Portrait du tireur : reportage de Karine Bastien

L'auteur de la fusillade au parlement d'Ottawa a été identifié comme étant Michael Zehaf-Bibeau, 32 ans. Natif de Montréal, il a quitté le Québec il y a quelques années pour s'installer dans l'Ouest canadien. Un rapport psychiatrique de 2011 indique que l'homme, qui se décrivait comme un musulman convaincu depuis sept ans, affirmait avoir une dépendance à la cocaïne.

Sa mère, Susan Bibeau, est fonctionnaire fédérale. Elle détient un poste de direction à la Commission de l'immigration et du statut de réfugié.

Son père, Bulgasem Zehaf, est d'origine libyenne. De 1994 à 2004, il a été propriétaire du café bistro Tripol, dans la rue Crescent, à Montréal.

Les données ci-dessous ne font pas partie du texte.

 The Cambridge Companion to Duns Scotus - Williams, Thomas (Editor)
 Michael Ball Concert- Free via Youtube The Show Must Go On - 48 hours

M. Zehaf voyageait régulièrement entre le Canada et la Libye, où son fils l'aurait accompagné pour un court séjour.

Bulgasem Zehaf serait retourné dans son pays d'origine en 2011 pour se battre contre le régime de Mouammar Kadhafi, mais il est depuis revenu au Canada.

Les parents de M. Zehaf-Bibeau ont divorcé en 1999 mais, selon un proche ami de Mme Bibeau, ils seraient encore en contact.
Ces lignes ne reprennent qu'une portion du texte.